═══ Text excerpt ═══

AWS Marketplace

Creating a curated digital catalog of AWS Marketplace products in a secured multi-account environment

The enterprise customers I work with use AWS Control Tower to set up and govern their secure multi-account AWS environments. They want to enable their technology users to find, buy, and immediately start using software from AWS Marketplace to run on their environments. At the same time, they also want to restrict AWS Marketplace purchases to only allow software approved by their legal, procurement, and security teams. The Private Marketplace enables administrators specify which AWS Marketplace software products technology users are allowed to subscribe to.

The administrator of a Private Marketplace can centrally manage this private digital catalog from their master account in AWS Control Tower. Any accounts within the Control Tower environment inherit your Private Marketplace. Your end users can only subscribe to products that have been preapproved by the administrator.

In this blog post, I walk you through the steps to create your own Private Marketplace in an AWS Control Tower environment. I show how you can enable a curated digital catalog in your secure, multi-account AWS environment built using AWS Control Tower. The curated digital catalog includes approved software products from AWS Marketplace. I also show how to grant permissions to an existing end user to subscribe to a product from a list of approved software products. If you want details on how to set up AWS Control Tower or accessing the multi-account environment, refer to AWS Control Tower – Set up and Govern a Multi-Account AWS Environment.

With AWS Control Tower, you can enable federated access to the accounts using AWS Single Sign-On (AWS SSO). During AWS Control Tower setup, AWS SSO is configured automatically. You create a new user, group, and permission sets in AWS SSO. This allows the administrator to manage your Private Marketplace and the end user to subscribe to and use approved software.

═══ Entries shown ═══

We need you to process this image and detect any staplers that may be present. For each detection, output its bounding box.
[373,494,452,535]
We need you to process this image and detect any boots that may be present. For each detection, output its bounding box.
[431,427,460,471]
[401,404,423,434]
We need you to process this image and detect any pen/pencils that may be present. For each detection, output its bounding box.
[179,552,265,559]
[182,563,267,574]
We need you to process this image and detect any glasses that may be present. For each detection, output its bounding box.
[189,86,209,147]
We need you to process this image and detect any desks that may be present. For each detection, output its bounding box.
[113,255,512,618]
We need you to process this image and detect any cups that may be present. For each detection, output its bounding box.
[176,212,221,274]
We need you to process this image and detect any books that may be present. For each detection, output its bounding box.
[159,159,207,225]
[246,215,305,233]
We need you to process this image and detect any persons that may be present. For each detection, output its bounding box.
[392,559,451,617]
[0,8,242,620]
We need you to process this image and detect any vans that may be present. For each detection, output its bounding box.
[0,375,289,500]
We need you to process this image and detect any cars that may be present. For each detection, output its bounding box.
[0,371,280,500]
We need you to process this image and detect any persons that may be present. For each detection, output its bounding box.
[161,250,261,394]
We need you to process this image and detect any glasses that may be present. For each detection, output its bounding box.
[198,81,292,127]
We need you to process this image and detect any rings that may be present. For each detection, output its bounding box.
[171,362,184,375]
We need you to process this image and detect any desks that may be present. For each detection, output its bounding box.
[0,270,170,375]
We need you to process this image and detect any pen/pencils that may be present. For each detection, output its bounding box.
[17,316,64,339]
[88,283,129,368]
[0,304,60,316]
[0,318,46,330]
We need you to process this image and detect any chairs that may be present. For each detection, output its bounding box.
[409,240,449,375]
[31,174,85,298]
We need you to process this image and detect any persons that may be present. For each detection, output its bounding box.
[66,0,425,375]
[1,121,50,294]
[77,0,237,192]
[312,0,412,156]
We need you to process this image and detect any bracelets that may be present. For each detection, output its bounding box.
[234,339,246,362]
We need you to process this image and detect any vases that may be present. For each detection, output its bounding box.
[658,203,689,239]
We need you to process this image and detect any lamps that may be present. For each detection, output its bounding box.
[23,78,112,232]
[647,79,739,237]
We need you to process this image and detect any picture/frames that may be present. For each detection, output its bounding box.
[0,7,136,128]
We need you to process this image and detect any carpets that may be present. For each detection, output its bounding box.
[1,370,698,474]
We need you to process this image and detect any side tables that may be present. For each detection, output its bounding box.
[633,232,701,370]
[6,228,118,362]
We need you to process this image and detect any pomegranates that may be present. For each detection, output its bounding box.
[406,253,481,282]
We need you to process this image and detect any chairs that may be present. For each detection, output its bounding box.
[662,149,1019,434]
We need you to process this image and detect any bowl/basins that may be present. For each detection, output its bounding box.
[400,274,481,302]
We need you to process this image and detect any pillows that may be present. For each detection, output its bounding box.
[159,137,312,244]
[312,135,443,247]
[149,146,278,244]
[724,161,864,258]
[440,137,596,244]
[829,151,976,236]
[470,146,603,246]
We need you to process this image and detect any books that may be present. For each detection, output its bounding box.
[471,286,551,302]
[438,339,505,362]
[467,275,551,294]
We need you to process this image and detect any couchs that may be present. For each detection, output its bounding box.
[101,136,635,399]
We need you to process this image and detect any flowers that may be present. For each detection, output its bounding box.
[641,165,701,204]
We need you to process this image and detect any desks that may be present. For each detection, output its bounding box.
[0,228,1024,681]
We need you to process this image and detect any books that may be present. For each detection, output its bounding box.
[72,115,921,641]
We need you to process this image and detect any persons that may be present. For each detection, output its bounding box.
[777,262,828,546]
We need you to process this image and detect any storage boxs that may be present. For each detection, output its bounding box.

═══

Exercises to complete ::
1. Do these statements agree with the Private Marketplace post? Mark each yes or no and quote the words of the post that settle it. (a) AWS SSO has to be set up by hand after AWS Control Tower is set up. (b) Accounts within the Control Tower environment inherit the Private Marketplace. (c) End users can subscribe to any product in AWS Marketplace.
2. According to the Private Marketplace post, from which account does the administrator manage the private digital catalog?
3. Retype the part of the Private Marketplace post starting at "With AWS Control" and ending at "use approved software.".

Solutions below ::
1.
(a) No: "During AWS Control Tower setup, AWS SSO is configured automatically."
(b) Yes: "Any accounts within the Control Tower environment inherit your Private Marketplace."
(c) No: "Your end users can only subscribe to products that have been preapproved by the administrator."

2. From their master account in AWS Control Tower.

3.
With AWS Control Tower, you can enable federated access to the accounts using AWS Single Sign-On (AWS SSO). During AWS Control Tower setup, AWS SSO is configured automatically. You create a new user, group, and permission sets in AWS SSO. This allows the administrator to manage your Private Marketplace and the end user to subscribe to and use approved software.